__EXERCISE AIM__.
Comb through the entries for "where" and pull out each line that holds it.

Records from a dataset
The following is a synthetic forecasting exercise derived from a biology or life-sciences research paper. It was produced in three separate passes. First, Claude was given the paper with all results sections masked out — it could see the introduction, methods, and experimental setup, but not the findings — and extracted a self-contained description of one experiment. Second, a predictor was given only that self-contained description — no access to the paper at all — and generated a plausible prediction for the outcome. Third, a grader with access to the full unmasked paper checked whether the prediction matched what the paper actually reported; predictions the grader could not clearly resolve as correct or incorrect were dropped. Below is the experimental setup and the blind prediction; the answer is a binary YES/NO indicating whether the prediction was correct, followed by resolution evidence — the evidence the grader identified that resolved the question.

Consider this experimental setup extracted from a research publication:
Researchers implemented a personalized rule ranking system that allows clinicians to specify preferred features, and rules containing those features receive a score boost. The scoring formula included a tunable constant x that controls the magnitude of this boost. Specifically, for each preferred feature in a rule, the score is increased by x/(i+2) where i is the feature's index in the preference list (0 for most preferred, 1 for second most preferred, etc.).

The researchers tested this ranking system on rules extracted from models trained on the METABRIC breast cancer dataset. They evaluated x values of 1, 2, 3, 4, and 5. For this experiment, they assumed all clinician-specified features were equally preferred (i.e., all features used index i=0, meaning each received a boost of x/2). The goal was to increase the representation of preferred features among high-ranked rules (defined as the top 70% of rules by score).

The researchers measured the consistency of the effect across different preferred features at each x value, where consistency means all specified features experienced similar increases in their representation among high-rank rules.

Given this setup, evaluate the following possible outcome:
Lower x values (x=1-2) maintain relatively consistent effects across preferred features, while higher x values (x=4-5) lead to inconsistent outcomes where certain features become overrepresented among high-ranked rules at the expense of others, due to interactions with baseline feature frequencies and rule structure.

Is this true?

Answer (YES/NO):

__OUTPUT FOR THIS EXERCISE__.
Researchers implemented a personalized rule ranking system that allows clinicians to specify preferred features, and rules containing those features receive a score boost. The scoring formula included a tunable constant x that controls the magnitude of this boost. Specifically, for each preferred feature in a rule, the score is increased by x/(i+2) where i is the feature's index in the preference list (0 for most preferred, 1 for second most preferred, etc.).
The researchers measured the consistency of the effect across different preferred features at each x value, where consistency means all specified features experienced similar increases in their representation among high-rank rules.
Lower x values (x=1-2) maintain relatively consistent effects across preferred features, while higher x values (x=4-5) lead to inconsistent outcomes where certain features become overrepresented among high-ranked rules at the expense of others, due to interactions with baseline feature frequencies and rule structure.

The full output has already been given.